* BEGIN PASSAGE TO READ *
Actually, they both are. Illegal, that is. It is called a "pump and dump", and the SEC and DOJ take it very seriously. A surprisingly large portion of the SEC's caseload is pump and dumps.
Yes, and I come up with three more letters - D.O.J.
The filing of a Form 15 in November 2008 was a HUGE red flag here. OTCBB shells are worth multiple times more than a Pink Sheet shell because they have already completed the SEC registration process. The SEC changed the rules several years ago on reverse-mergers to require additional disclosure of merger companies, but an existing OTCBB trading shell is still substantially more valuable. There is no valid business reason to buy control of a more expensive OTCBB shell and immediately voluntarily downgrade it to a Pink Sheet company. In the past, other promotions have done it in order to avoid SEC filing requirements and be able to conduct their illegal activities without direct regulatory oversight (see CMKM Diamonds for an example). Whenever this situation comes up, you can bet it catches the SEC's attention automatically.
As far as the calls go, there have been similar cases in the past, and the conference calls would qualify as solicitations. So do the E-mail campaigns. Both would be general solicitations, and neither was restricted to "accredited investors", or business associates.
* END PASSAGE TO READ *
* BEGIN ITEMS *
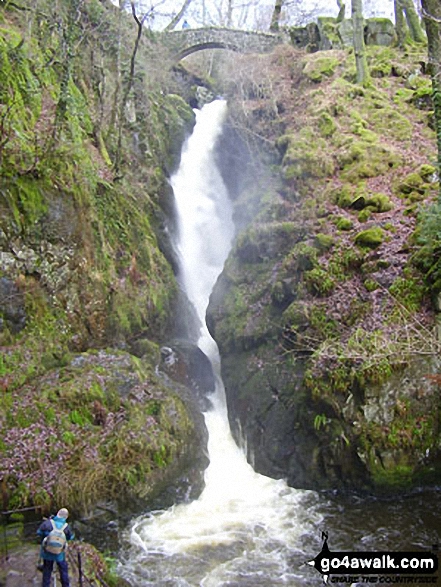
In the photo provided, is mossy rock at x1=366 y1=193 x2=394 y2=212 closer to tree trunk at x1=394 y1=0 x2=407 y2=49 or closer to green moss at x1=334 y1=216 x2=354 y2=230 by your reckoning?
green moss at x1=334 y1=216 x2=354 y2=230

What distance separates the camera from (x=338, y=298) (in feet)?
38.4

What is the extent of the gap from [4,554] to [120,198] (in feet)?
34.5

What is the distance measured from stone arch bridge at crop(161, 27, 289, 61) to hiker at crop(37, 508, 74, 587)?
24315 millimetres

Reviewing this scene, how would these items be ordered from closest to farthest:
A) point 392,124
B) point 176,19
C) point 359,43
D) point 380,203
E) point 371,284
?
1. point 371,284
2. point 380,203
3. point 392,124
4. point 359,43
5. point 176,19

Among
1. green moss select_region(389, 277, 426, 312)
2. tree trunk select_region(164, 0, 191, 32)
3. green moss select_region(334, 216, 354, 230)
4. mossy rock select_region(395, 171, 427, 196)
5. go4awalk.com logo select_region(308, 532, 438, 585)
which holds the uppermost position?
tree trunk select_region(164, 0, 191, 32)

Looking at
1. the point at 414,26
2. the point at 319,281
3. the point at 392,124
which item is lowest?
the point at 319,281

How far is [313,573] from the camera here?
773 cm

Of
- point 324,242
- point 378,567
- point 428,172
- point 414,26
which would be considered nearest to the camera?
point 378,567

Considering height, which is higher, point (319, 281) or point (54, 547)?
point (319, 281)

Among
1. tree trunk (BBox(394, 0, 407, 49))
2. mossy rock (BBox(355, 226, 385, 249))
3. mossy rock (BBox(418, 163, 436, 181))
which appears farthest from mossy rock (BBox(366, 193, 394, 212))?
tree trunk (BBox(394, 0, 407, 49))

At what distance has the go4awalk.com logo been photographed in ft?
24.3

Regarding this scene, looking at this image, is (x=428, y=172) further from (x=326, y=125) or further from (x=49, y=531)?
(x=49, y=531)

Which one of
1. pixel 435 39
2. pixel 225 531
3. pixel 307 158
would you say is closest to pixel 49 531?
pixel 225 531

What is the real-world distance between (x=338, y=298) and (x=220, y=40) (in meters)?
20.2
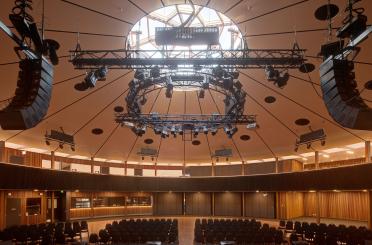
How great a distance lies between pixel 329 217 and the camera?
2520 centimetres

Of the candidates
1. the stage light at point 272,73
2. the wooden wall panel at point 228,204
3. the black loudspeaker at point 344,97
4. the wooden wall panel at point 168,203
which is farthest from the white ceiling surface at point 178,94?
the wooden wall panel at point 168,203

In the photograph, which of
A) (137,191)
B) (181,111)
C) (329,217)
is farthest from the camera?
(137,191)

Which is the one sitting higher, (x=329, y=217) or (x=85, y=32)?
(x=85, y=32)

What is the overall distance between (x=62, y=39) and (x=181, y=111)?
9606 millimetres

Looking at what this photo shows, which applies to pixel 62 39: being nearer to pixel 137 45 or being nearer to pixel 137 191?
pixel 137 45

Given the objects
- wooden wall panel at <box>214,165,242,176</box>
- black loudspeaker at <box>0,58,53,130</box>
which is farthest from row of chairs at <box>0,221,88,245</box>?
wooden wall panel at <box>214,165,242,176</box>

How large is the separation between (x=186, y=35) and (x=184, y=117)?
32.1 feet

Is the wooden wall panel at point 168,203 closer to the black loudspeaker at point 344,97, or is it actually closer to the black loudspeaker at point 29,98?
the black loudspeaker at point 29,98

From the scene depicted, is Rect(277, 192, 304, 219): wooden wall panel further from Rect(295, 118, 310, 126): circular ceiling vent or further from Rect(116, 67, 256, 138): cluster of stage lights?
Rect(116, 67, 256, 138): cluster of stage lights

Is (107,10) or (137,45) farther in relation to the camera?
(137,45)

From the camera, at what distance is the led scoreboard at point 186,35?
10.7 metres

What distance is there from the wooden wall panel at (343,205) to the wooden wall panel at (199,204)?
26.3ft

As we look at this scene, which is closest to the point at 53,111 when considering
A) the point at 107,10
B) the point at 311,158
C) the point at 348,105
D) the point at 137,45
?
the point at 137,45

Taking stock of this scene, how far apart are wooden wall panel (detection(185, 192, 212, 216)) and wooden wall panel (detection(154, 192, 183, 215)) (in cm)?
68
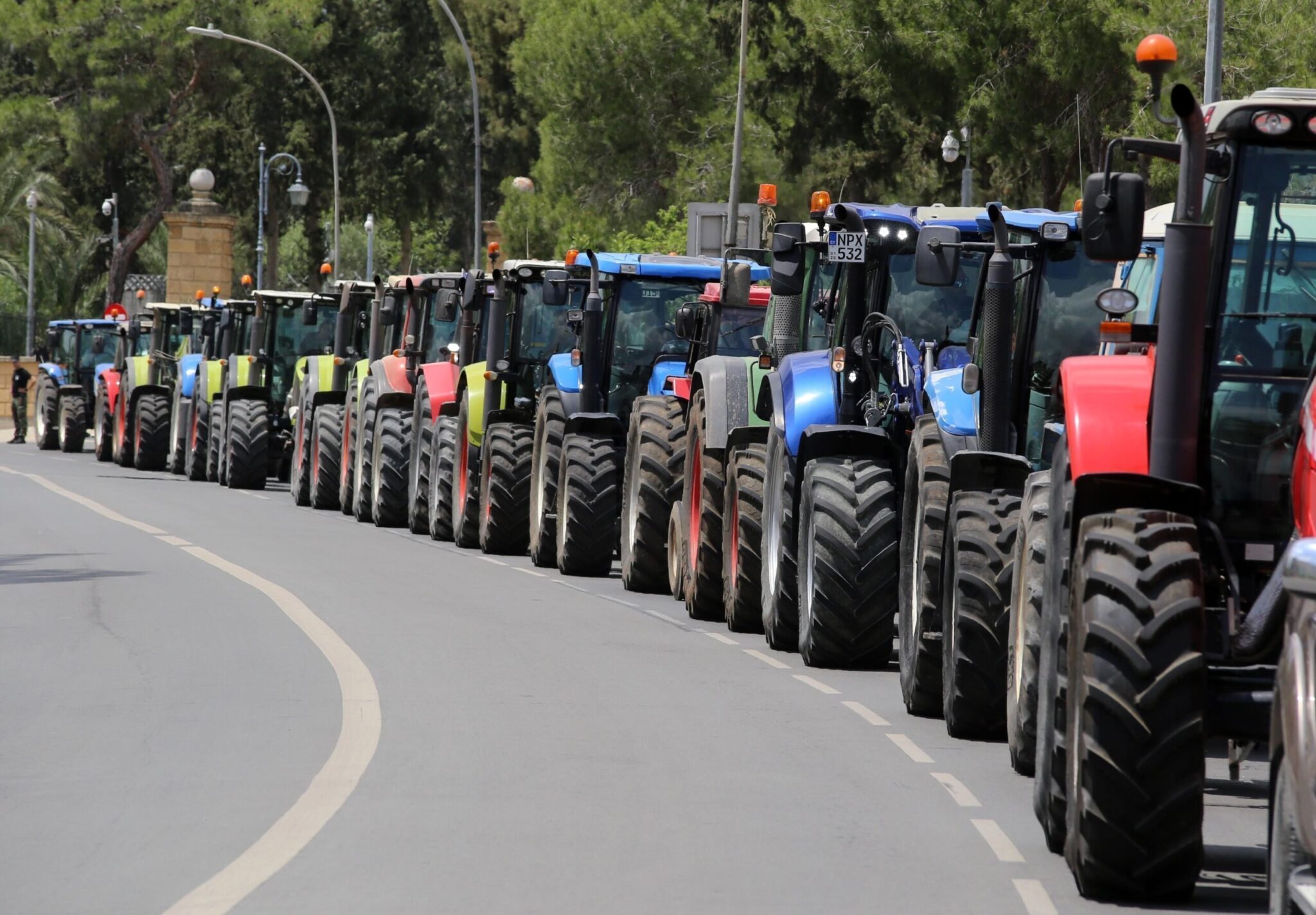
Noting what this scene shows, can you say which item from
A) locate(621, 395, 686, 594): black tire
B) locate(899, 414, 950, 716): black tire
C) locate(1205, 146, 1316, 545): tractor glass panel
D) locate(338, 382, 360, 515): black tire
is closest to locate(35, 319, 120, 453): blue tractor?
locate(338, 382, 360, 515): black tire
* END ITEMS *
#### WHAT THIS EXERCISE ASKS
A: Repeat the part of the pump-and-dump discussion starting with "Actually, they both" and going on through "letters - D.O.J.", word for word.
B: Pick up the pump-and-dump discussion after its last sentence and keep writing it.

#### RESPONSES TO THE EXERCISE
A:
Actually, they both are. Illegal, that is. It is called a "pump and dump", and the SEC and DOJ take it very seriously. A surprisingly large portion of the SEC's caseload is pump and dumps.
Yes, and I come up with three more letters - D.O.J.

B:
That is incorrect. EVERY State has rules about sales, and as my post presented earlier, Petro didn't follow the rules until they were caught. Even then, they only sort of followed the rules in some states and not at all in others. The evidence also clearly points to the conclusion that they violated the Federal rules in several important ways as well.
Missouri was just the first state to catch them breaking the rules. Usually in these cases, other states will also begin to investigate UNTIL the Feds get involved. At that point they cooperate with the SEC and DOJ, but usually will suspend their own cases until the Federal cases are resolved. They do that because the SEC and DOJ have much greater powers (and penalties) than the States do, and the States have very limited resources and don't want to spend them overlapping what the Feds are already doing. Because the SEC entered the picture soon after the Missouri case, and also because they are still involved, I think it unlikely that we will see any more State actions filed at this time. Although, you might see some States take action against the third party sellers. Reselling shares at a profit is illegal unless you are a registered broker, which very clearly these people are not. States take that very seriously, and it is a pretty easy case to prove.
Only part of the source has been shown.